**Exercise instructions**
• a. What does the passage on Brazilian politics read like from "The case of" through "field (the Left/Center-Left)." when "wave of rejection" is changed to "wave of backlash"?
• b. Answer these questions from the passage on Brazilian politics:
(i) What did President Lula call Eduardo Bolsonaro?
(ii) Which state is named as Ciro Gomes's political stronghold?
(iii) Which party is Ciro Gomes preparing to join?
• c. How would you proceed with the passage on Brazilian politics, picking up right after its final sentence?

--- START Passage provided ---

The case of Eduardo Bolsonaro illustrates this phenomenon. President Lula (Luiz Inácio Lula da Silva, the current left-wing head of state) called him “my number 10” (a term for a star player) because, in articulating sanctions from the Trump administration against Brazil, the Deputy (Congressman) generated a wave of rejection against himself and his far-right group. This inadvertently handed the flag of patriotism and national sovereignty back to the progressive political field (the Left/Center-Left).

Ciro Gomes (a long-time, often polemical, presidential candidate, former governor, and minister) has also become an example of this irony. All his verbal violence and the force of his attacks ended up turning against himself, benefiting exactly those he intended to destroy: Lula and the Workers’ Party (PT), both nationally and in the state of Ceará (Ciro’s political stronghold). At this moment, Ciro is announcing his disaffiliation from the PDT (Democratic Labour Party, a center-left party) and preparing to join the PSDB (Brazilian Social Democracy Party, a traditionally centrist/center-right party now in decline), facing a radically different scenario from the one he built in the past.

--- END Passage provided ---
--- START Source data ---

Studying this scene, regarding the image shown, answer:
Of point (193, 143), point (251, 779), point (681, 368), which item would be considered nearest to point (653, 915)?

--- END Source data ---

**Per-task outputs**
• a.
The case of Eduardo Bolsonaro illustrates this phenomenon. President Lula (Luiz Inácio Lula da Silva, the current left-wing head of state) called him “my number 10” (a term for a star player) because, in articulating sanctions from the Trump administration against Brazil, the Deputy (Congressman) generated a wave of backlash against himself and his far-right group. This inadvertently handed the flag of patriotism and national sovereignty back to the progressive political field (the Left/Center-Left).

• b.
(i) "my number 10"
(ii) Ceará
(iii) The PSDB (Brazilian Social Democracy Party)

• c.
The contrast with his earlier career is striking. When Ciro changed parties in the past, it was a major event that brought mayors and deputies along with him. Now, he comes practically alone, accompanied only by the melancholy company of José Sarto, the former Mayor of Fortaleza (Ceará’s capital) who suffered a humiliating defeat in 2024. The last municipal election in the capital of Ceará clearly illustrates this decline: Sarto, then the incumbent PDT mayor, finished in third place with only 11.75% of the votes, while his political group ended up backing the far-right candidate, André Fernandes (PL), who was also defeated in the second round by Evandro Leitão (PT).

The decline of the PDT in Ceará reinforces the irony. The party, which had 67 city halls (mayoralties) in 2020, elected only 5 in 2024—a 92.5% drop. In the State Legislative Assembly, the party bloc plummeted from 13 to just 5 deputies, following a mass defection led by Senator Cid Gomes, Ciro’s brother, who migrated to the PSB (Brazilian Socialist Party). The PSB, in turn, jumped from 8 to 65 city halls, and the PT grew from 18 to 46. All of Ciro’s violence against the PT and Lula served to strengthen the very field he intended to weaken.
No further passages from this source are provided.